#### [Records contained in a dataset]
####################
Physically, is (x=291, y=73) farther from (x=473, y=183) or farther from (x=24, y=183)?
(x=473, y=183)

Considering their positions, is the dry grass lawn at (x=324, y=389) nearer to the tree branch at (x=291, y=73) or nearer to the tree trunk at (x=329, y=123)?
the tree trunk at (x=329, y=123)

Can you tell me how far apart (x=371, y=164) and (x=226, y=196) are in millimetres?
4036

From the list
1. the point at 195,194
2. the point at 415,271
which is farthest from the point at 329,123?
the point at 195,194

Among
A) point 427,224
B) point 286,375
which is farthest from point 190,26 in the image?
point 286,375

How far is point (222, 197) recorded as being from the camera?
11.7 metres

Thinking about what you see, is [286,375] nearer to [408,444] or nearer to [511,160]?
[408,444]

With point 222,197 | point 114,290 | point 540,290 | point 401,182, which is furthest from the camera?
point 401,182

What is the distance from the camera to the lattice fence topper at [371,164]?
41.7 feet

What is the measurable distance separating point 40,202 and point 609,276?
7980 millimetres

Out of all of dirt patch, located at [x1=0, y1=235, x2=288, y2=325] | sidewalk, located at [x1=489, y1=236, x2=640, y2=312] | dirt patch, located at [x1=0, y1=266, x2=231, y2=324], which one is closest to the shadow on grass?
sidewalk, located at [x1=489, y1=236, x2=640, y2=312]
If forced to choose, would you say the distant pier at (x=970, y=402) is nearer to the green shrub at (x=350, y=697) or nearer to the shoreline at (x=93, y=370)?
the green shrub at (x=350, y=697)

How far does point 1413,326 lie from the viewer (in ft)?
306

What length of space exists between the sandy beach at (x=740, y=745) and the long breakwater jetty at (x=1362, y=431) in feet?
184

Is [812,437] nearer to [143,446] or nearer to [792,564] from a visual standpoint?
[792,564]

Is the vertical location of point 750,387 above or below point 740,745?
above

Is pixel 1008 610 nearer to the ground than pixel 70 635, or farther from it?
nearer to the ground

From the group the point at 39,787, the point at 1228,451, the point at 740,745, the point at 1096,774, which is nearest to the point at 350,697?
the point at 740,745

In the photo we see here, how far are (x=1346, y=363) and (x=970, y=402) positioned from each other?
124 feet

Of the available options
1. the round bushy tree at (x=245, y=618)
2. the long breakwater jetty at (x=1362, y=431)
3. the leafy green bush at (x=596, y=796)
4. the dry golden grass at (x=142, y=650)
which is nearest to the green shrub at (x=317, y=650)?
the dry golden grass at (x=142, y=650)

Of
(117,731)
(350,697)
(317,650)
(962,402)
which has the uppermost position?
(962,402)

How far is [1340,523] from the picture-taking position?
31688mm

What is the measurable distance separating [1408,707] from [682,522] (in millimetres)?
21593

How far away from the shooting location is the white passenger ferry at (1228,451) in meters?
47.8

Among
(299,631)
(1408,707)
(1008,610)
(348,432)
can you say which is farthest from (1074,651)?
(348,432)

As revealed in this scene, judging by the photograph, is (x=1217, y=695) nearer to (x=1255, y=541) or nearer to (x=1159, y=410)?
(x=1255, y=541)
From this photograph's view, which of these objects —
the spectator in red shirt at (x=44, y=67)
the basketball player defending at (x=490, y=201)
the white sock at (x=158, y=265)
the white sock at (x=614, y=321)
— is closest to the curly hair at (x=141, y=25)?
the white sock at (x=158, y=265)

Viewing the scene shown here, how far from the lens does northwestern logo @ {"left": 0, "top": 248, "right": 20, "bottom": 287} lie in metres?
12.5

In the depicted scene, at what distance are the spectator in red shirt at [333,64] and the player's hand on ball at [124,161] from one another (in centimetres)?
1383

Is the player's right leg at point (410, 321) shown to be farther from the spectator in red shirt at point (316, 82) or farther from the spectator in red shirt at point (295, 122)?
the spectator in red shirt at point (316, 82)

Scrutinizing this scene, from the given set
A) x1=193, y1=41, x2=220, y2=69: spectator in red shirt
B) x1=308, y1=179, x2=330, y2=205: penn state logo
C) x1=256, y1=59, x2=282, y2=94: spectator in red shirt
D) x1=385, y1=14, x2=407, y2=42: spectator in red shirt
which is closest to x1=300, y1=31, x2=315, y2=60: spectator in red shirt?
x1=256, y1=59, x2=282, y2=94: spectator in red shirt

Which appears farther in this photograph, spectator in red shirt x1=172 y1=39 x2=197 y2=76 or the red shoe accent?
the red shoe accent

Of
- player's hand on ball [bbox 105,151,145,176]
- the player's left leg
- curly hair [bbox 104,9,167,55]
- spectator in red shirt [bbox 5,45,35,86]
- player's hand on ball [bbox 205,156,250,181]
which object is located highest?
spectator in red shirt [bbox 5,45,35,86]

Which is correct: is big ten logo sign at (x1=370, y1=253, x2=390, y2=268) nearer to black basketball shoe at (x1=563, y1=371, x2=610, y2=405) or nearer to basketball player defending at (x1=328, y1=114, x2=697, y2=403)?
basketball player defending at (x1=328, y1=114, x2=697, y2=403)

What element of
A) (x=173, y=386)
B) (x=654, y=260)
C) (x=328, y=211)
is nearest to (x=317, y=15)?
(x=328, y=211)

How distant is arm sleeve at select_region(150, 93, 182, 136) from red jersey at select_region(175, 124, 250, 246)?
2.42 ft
####################
#### [Task statement]
Quote verbatim the part of the records that opens with the line containing "How distant is" and continues through the end of the records.

#### [Solution below]
How distant is arm sleeve at select_region(150, 93, 182, 136) from red jersey at select_region(175, 124, 250, 246)?
2.42 ft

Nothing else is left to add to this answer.